A l’époque de l’annonce faite par le Canada, Paul Vermeulen acquiert la certitude que la société civile doit se mobiliser pour pousser le plus grand nombre de pays à signer la future convention. Ayant l’habitude des projets créatifs, celui qui a auparavant officié en tant que directeur de la communication de Médecins sans frontières Suisse imagine plusieurs projets d’envergure, comme demander l’autorisation d’emballer l’un des pieds de la tour Eiffel dans un bandage géant, projet insolite auquel il renoncera: «Ça aurait été un message international fort, mais nous manquions à la fois de temps et de moyens.»

En 1996, la place des Nations a des airs de terrain vague: «Très vite, je me suis dit que c’était là qu’on devait faire quelque chose, à Genève, capitale du droit international.» C’est alors que naît dans l’esprit de Paul Vermeulen l’image d’une chaise de plus de 10 mètres de haut avec un pied arraché, installée devant l’entrée principale du Palais des Nations: «Je connaissais bien l’artiste suisse Daniel Berset. Je lui ai proposé de réaliser ce projet et, à ma grande joie, il a accepté.» Et pour cause, la figure de la chaise, Daniel Berset la connaissait bien: «Elles peuplaient mon imagination et mes cahiers déjà au début des années 1980. Ensuite, il y a eu cette rencontre qui a permis à l’œuvre que vous connaissez de voir le jour», nous confie l’artiste. De son propre aveu, la principale difficulté dans la réalisation de «Broken Chair» a été de trouver les proportions adéquates: «En sculpture, on ne peut pas juste prendre quelque chose à l’échelle et l’agrandir; le résultat ne serait pas concluant, surtout avec une œuvre de cette grandeur. Si vous regardez attentivement, vous verrez que les proportions ont été quelque peu modifiées, adaptées, pour permettre au spectateur de voir une chaise de n’importe quel point de vue», explique Daniel Berset.

### Votre tâche:
Répondez brièvement à ces questions sur l'extrait.
(a) Dans quoi Paul Vermeulen voulait-il emballer l'un des pieds de la tour Eiffel ?
(b) Quelle hauteur devait avoir la chaise imaginée par Paul Vermeulen ?
(c) D'après Daniel Berset, qu'est-ce qui a été le plus difficile dans la réalisation de «Broken Chair» ?
Les lignes ci-dessous n'ont aucun rapport avec l'extrait.

### Les données:
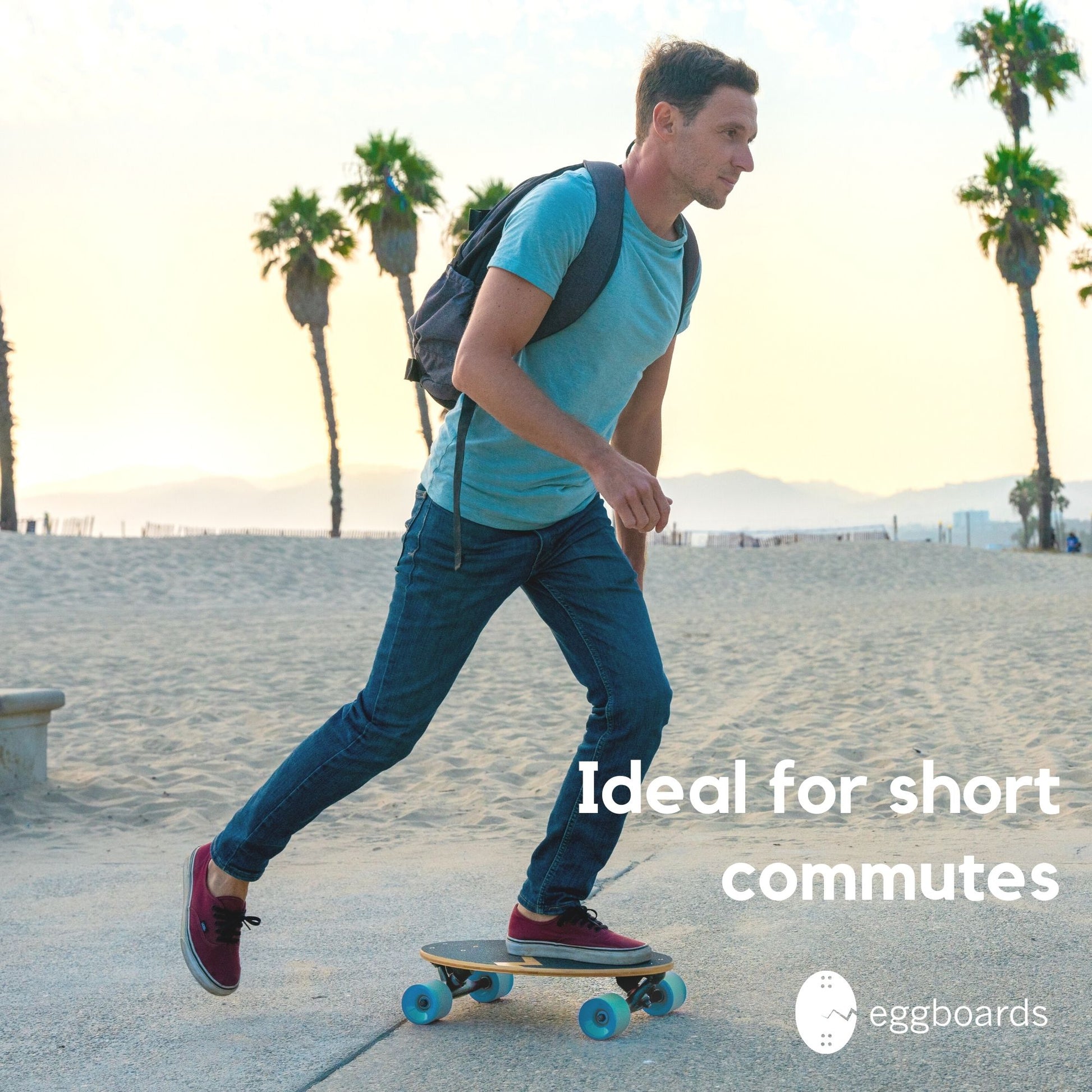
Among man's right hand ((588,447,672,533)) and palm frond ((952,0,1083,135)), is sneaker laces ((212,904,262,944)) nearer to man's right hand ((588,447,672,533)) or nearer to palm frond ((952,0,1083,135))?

### Réponse:
(a) Dans un bandage géant.
(b) Plus de 10 mètres.
(c) Trouver les bonnes proportions.